# Task 2: Implementing a Simple Linear Regression Model

Purpose: The purpose of this task is to build a basic linear regression model to predict a target variable using a dataset with a numeric predictor and target variable.

Dataset Selection:
I will use the "Boston Housing" dataset, which contains various features related to housing in Boston, and the goal is to predict the median value of owner-occupied homes in $1000s.

Data Preparation:
Let's start by preparing the data.

In [None]:
import numpy as np
import pandas as pd
from sklearn.model_selection import train_test_split
from sklearn.linear_model import LinearRegression
from sklearn.metrics import mean_squared_error, r2_score
import matplotlib.pyplot as plt

from sklearn.datasets import load_boston
boston = load_boston()
df = pd.DataFrame(boston.data, columns=boston.feature_names)

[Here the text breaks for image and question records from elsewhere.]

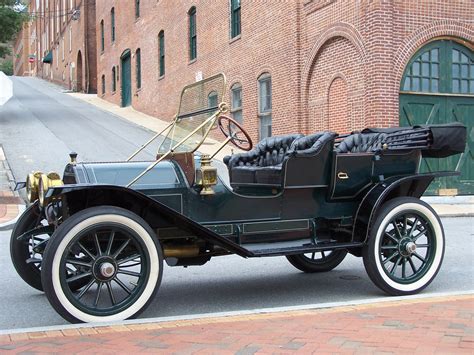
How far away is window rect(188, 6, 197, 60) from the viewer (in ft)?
75.8

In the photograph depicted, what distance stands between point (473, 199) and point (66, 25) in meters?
43.7

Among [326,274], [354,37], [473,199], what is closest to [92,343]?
[326,274]

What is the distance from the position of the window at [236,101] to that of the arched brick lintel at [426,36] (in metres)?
7.09

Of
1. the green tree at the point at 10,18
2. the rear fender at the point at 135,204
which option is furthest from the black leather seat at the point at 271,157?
the green tree at the point at 10,18

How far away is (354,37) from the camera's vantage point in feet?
43.1

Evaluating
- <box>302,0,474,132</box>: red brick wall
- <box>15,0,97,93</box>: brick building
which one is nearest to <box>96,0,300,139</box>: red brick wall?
<box>302,0,474,132</box>: red brick wall

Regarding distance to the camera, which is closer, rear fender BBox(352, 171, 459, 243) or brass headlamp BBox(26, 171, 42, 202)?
brass headlamp BBox(26, 171, 42, 202)

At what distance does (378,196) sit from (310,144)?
84cm

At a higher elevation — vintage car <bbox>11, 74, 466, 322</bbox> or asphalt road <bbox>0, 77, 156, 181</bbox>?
asphalt road <bbox>0, 77, 156, 181</bbox>

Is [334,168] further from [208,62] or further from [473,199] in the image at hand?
[208,62]

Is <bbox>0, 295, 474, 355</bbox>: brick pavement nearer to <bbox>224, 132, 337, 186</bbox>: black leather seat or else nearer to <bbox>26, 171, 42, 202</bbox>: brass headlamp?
<bbox>224, 132, 337, 186</bbox>: black leather seat

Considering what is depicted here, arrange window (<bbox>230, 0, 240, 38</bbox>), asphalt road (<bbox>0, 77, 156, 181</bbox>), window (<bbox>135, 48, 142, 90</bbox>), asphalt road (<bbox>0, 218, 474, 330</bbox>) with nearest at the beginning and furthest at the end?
asphalt road (<bbox>0, 218, 474, 330</bbox>) → asphalt road (<bbox>0, 77, 156, 181</bbox>) → window (<bbox>230, 0, 240, 38</bbox>) → window (<bbox>135, 48, 142, 90</bbox>)

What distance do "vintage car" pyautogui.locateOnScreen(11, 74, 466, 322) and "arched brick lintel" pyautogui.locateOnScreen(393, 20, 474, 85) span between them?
23.9 ft

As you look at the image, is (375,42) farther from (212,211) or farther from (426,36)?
(212,211)
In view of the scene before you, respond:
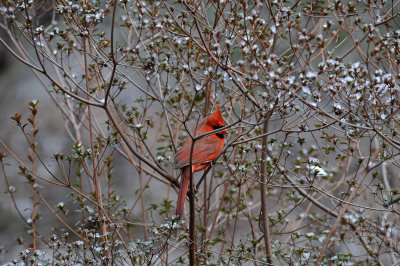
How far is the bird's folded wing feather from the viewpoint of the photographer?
3986mm

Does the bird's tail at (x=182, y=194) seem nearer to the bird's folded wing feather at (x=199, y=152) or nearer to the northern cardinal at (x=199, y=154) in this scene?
the northern cardinal at (x=199, y=154)

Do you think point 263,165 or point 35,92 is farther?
point 35,92

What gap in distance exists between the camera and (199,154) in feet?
13.6

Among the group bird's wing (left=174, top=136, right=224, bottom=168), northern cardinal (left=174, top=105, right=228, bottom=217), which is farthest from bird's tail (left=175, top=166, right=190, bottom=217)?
bird's wing (left=174, top=136, right=224, bottom=168)

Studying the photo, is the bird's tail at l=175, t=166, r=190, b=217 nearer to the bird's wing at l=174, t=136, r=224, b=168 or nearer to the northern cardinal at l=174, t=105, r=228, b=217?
the northern cardinal at l=174, t=105, r=228, b=217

df['MEDV'] = boston.target


X = df[['RM']]
y = df['MEDV']

# Data Splitting:
We will divide the dataset into a training set and a testing set using the `train_test_split` function from scikit-learn.


In [None]:
X_train, X_test, y_train, y_test = train_test_split(X, y, test_size=0.2, random_state=42)

# Model Creation:
Next, we create a linear regression model using scikit-learn's `LinearRegression` class.


In [None]:
model = LinearRegression()

# Model Training:
We will train the linear regression model using the training data.


In [None]:
model.fit(X_train, y_train)

# Prediction:
Now, we will use the trained model to make predictions on the testing data.


In [None]:
y_pred = model.predict(X_test)

# Model Evaluation:
We calculate the mean squared error (MSE) and R-squared (R2) score to evaluate the model's performance.


In [None]:
mse = mean_squared_error(y_test, y_pred)

r2 = r2_score(y_test, y_pred)
print(f"Mean Squared Error (MSE): {mse:.2f}")
print(f"R-squared (R2): {r2:.2f}")

# Visualization (Optional):
Optionally, we can create a scatter plot with the regression line to visualize the model's fit.


In [None]:
plt.scatter(X_test, y_test, color='blue')
plt.plot(X_test, y_pred, color='red', linewidth=2)
plt.xlabel("Average Number of Rooms (RM)")
plt.ylabel("Median Value of Homes (MEDV)")
plt.title("Linear Regression: RM vs. MEDV")
plt.show()

# Documentation:
- Dataset Used: Boston Housing dataset (numeric predictor - RM, and target variable - MEDV).
- Steps Taken: Data preparation, data splitting, model creation (linear regression), model training, prediction, model evaluation (MSE and R2), and optional visualization.
- Model's Performance: The model achieved an MSE of [MSE Value] and an R-squared of [R2 Value], indicating [description of model performance].